The person prefix denotes the subject of the verb. It is exclusively present in the independent order (see below) and only for the VAIO, VTI and VTA paradigms (see below). In the illustration above, the verb prefix contains the person prefix ni and a preverb gii-
Preverbs are separated from the stem (and other preverbs) by a hyphen -. In the verb analysis, they are marked by a preverb tag like PVTense/gii+. There are five types preverb markers:
PVSub/xyz&ChCnj+(subordinate preverb and changed conjunct marker)PVTense/xyz(tense preverb)PVDir/xyz(directional preverb)PVQnt/xyz(quantifier preverb)PVLex/xyz(lexical preverb)

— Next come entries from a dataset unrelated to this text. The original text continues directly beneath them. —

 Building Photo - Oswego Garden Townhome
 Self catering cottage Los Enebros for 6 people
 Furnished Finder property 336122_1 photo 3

Where xyz is the canonical form of the preverb followed by +, e.g. PVTense/gii+, PVTense/ga+ and PVSub/a+. In the example above, we can see that the analysis contains the tag PVTense/gii+ which in the word form is realized as the prefix gii-. The changed conjunct marker differs from the other preverbs in the sense that it is not realized as a prefix. Rather, it causes a phonological alternation in the first vowel of the verb form (this vowel can occur in another preverb or in the stem if the preverb is missing).

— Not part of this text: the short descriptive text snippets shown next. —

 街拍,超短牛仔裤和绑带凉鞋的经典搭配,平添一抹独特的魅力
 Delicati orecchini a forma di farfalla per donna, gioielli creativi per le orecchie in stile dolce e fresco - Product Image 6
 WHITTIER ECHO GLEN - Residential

Preverbs are mostly independent of other verb morphology, however, in certain cases they interact with other morphological features. Subordinate preverbs and the changed conjunct marker can only occur in conjunct forms. Additionally, tense preverbs often have a different surface realization in conjunct and independent forms. Furthermore, some preverbs do not follow the regular changed-conjunct rules and are instead realized in an idiosyncratic manner in changed-conjunct forms.
The verb stem in the example above is waabam. It marks nigii-waabamaabaniig as an inflected form of the lexeme /waabam/. We can also see that the analysis contains the lemma waabam. Unlike tags, e.g. +1SgSubj which are represented as one symbol, the stem internally consists of individual characters: w a a b a m. This can be important when we write foma regular expressions to match verb forms.

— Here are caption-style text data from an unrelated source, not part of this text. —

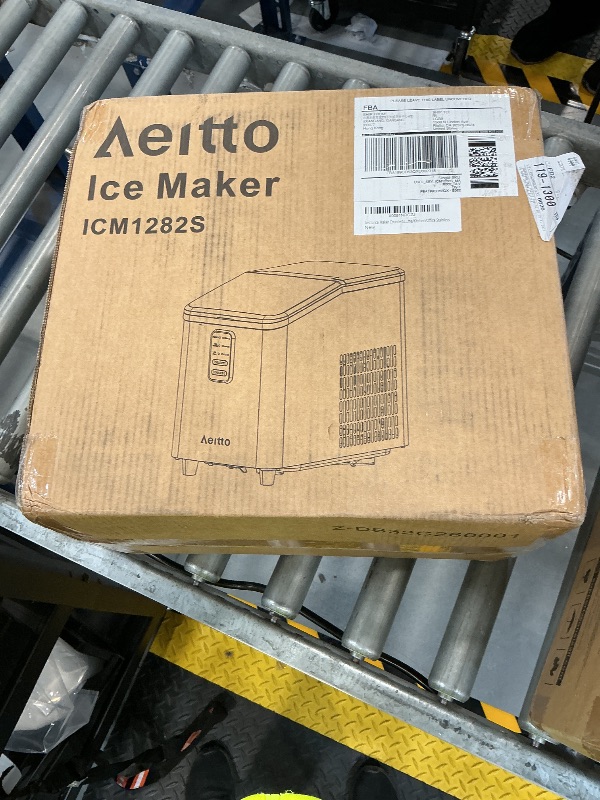 Photo 1 of Aeitto Countertop Ice Maker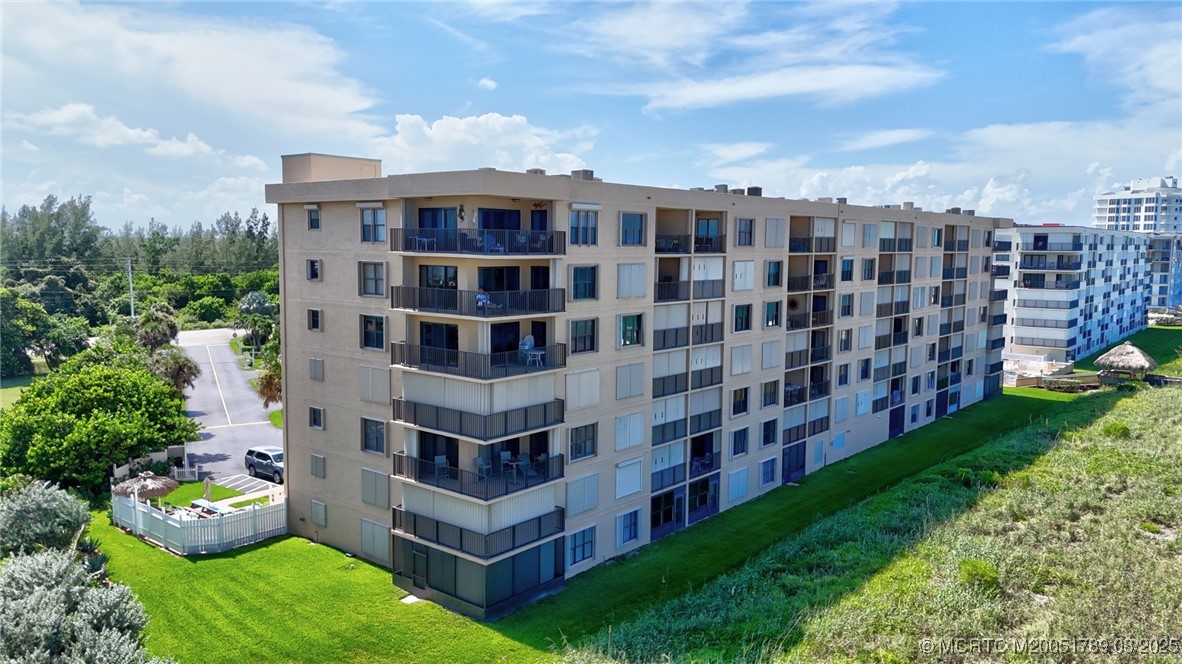 10200 S Ocean Drive 608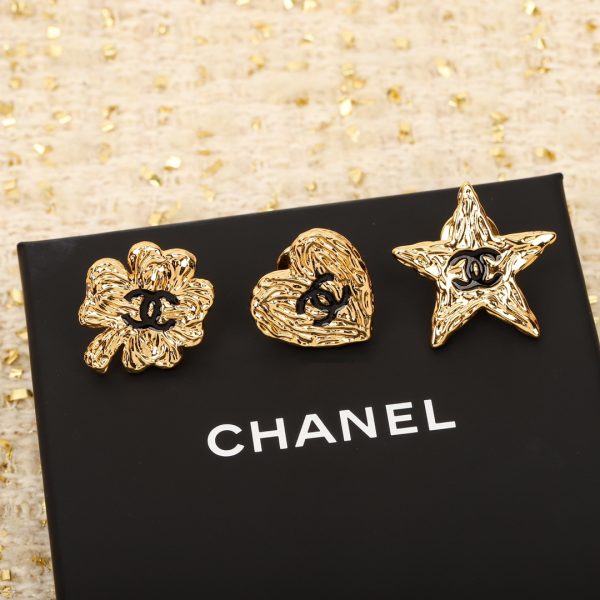 Chanel - Brooches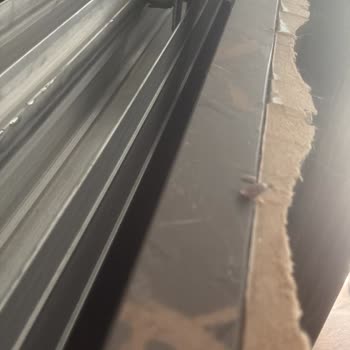 Kargılı Mobilya Dolabı Kısa Sürede Parçalandı, 7.500 TL Tamir Ücreti Talep Edildi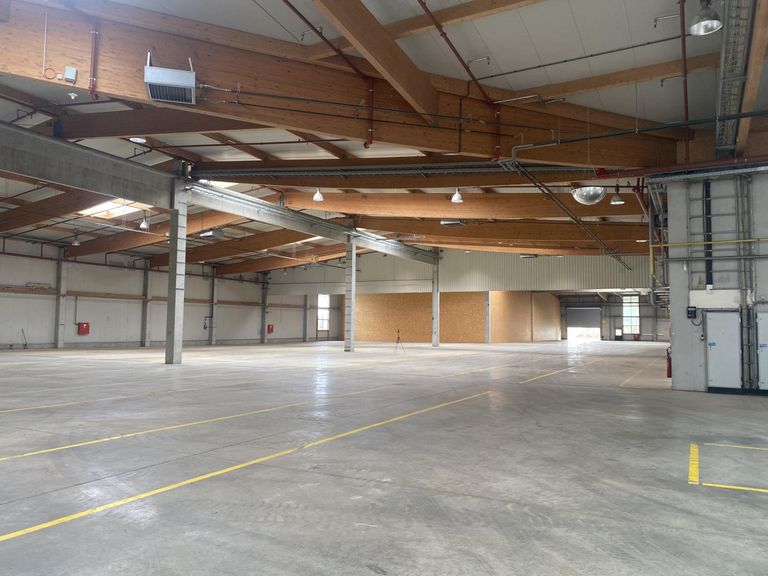 11 Innenansicht Halle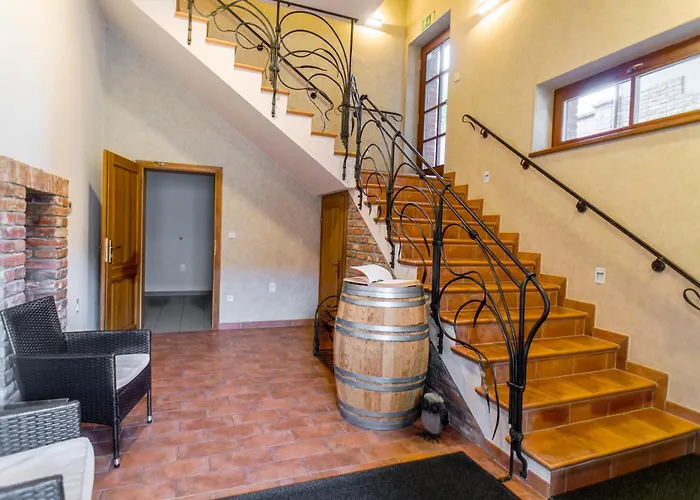 Vinařství Peřina Bed & Breakfast 3*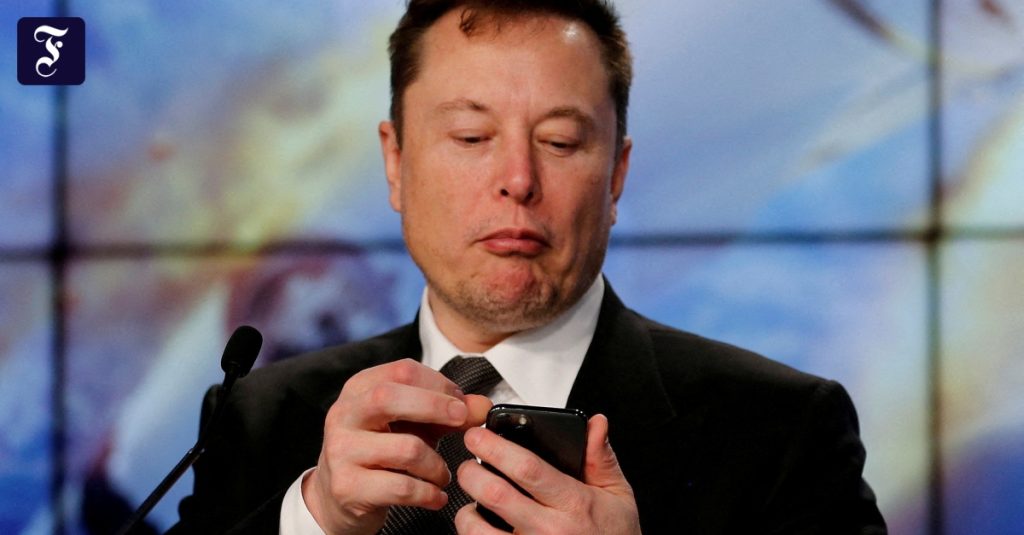 Elon Musk wants to lift Donald Trump's ban on Twitter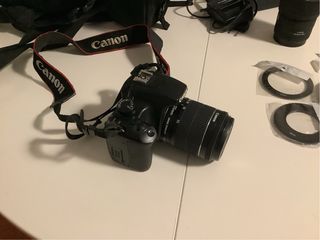 Cámara Canon EOS 1000D + accesorios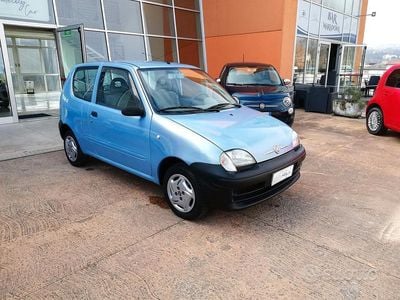 Usata Fiat 600 Active 54 CV (39 kW) 2009 Blu Utilitaria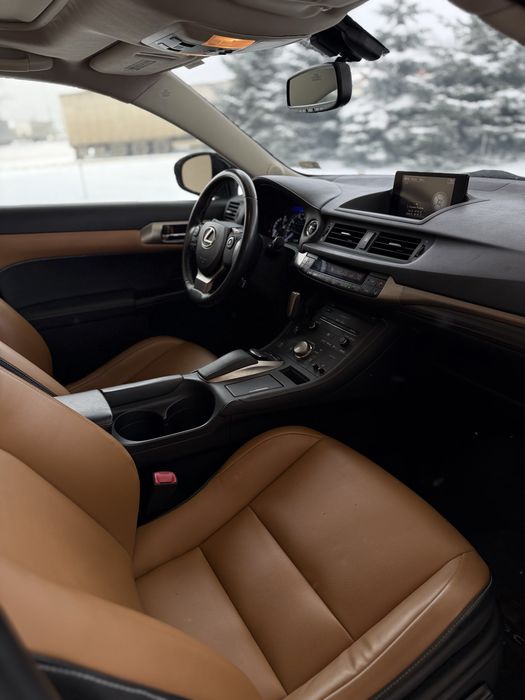 Оренда Lexus CT200H гібрид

To match the analysis of the example form in the illustration, we can use one of the following foma regular expressions:
regex "PVTense/gii+" w a a b a m "+VTA" "+Ind+" "+Pos" "+Prt" "+1SgSubj" "+3PlProxObj"
regex "PVTense/gii+" {waabam} "+VTA" "+Ind+" "+Pos" "+Prt" "+1SgSubj" "+3PlProxObj"
The "..." syntax tells foma to treat the sequence as one symbol ignoring all special characters like +. The syntax {...} tells foma to split the sequence into individual utf-8 characters, once again ignoring all special characters.
The suffix encodes most of the inflectional information in the verb form. We have chosen to treat the verb suffix as a morpheme chunk like aabaniig in the example above. This chunk encodes information about the order, mode, polarity (positive vs. negative form), subject and object of the verb form. In reality, the chunk internally consists of several shorter suffixes with complex phonological dependencies. The dependencies could be modeled but this would unnecessarily complicate the rule-set of the FST so we don't do this. A clear downside of that added complexity is that the implementation of the morphology becomes very brittle. Dozens of interconnected rules are very difficult to modify (perhaps for a different dialect of Ojibwe or a different Algonquian language altogether) and fix if they are working incorrectly.
TBD
TBD
Ambuiguity happens in two directions in Ojibwe. A word form can have multiple analyses:
foma[1]: up nimaajiibatoo
PVDir/ni+maajiibatoo+VAI+Ind+Pos+Neu+3SgProxSubj
maajiibatoo+VAI+Ind+Pos+Neu+1SgSubj
An analysis can also correspond to multiple inflected word forms:
foma[1]: down oyoosi+VAI+Ind+Pos+Dub+3SgProxSubj
oyoosidog
oyoosiwidog
The different inflected forms can belong to different dialects. Sometimes, there can be variation from one speaker to another and in some cases even in the speech of a single speaker.